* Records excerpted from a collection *
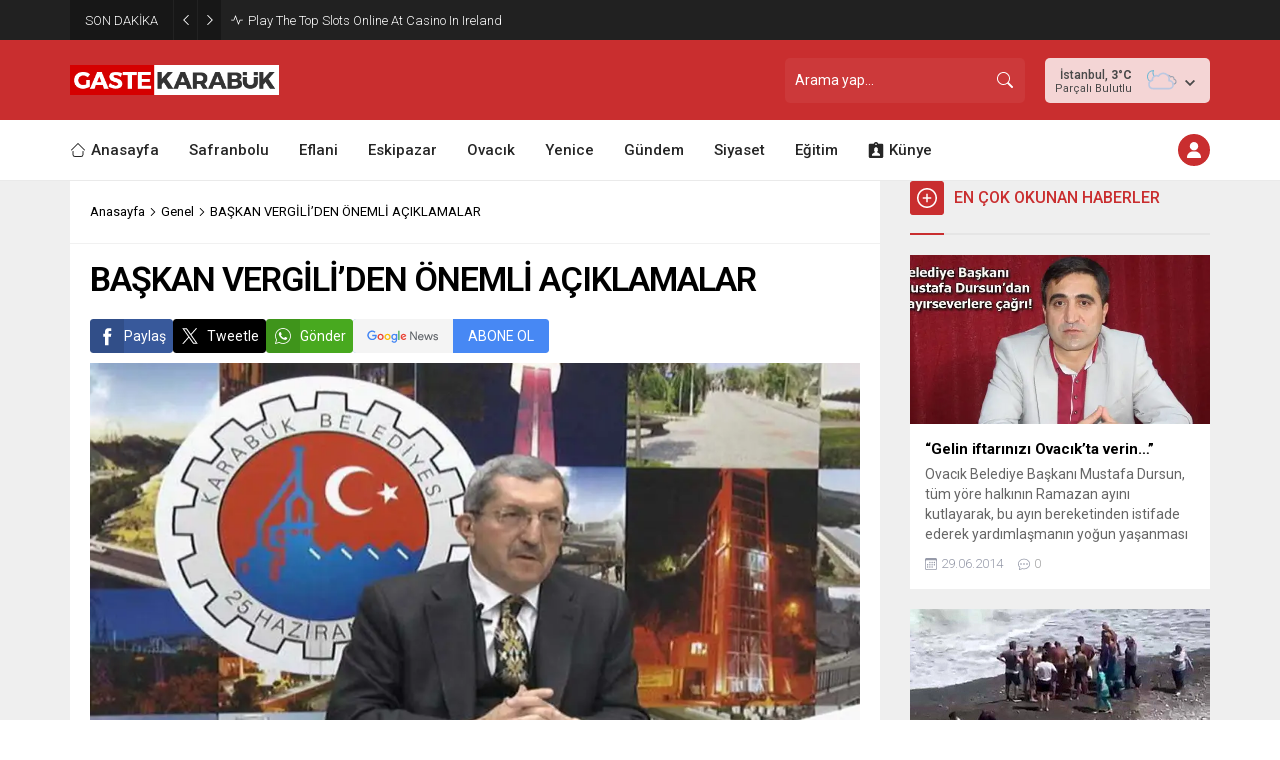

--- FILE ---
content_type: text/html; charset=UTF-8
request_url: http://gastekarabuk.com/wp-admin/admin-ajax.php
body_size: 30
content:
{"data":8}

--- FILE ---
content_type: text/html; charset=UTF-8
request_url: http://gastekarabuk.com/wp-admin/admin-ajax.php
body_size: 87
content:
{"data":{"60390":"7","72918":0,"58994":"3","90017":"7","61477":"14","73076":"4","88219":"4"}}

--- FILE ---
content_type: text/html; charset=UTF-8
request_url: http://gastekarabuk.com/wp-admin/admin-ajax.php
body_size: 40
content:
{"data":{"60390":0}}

* The task *
Filter the records above for lines containing the word "data", and copy those lines.

* Answer section *
{"data":8}
{"data":{"60390":"7","72918":0,"58994":"3","90017":"7","61477":"14","73076":"4","88219":"4"}}
{"data":{"60390":0}}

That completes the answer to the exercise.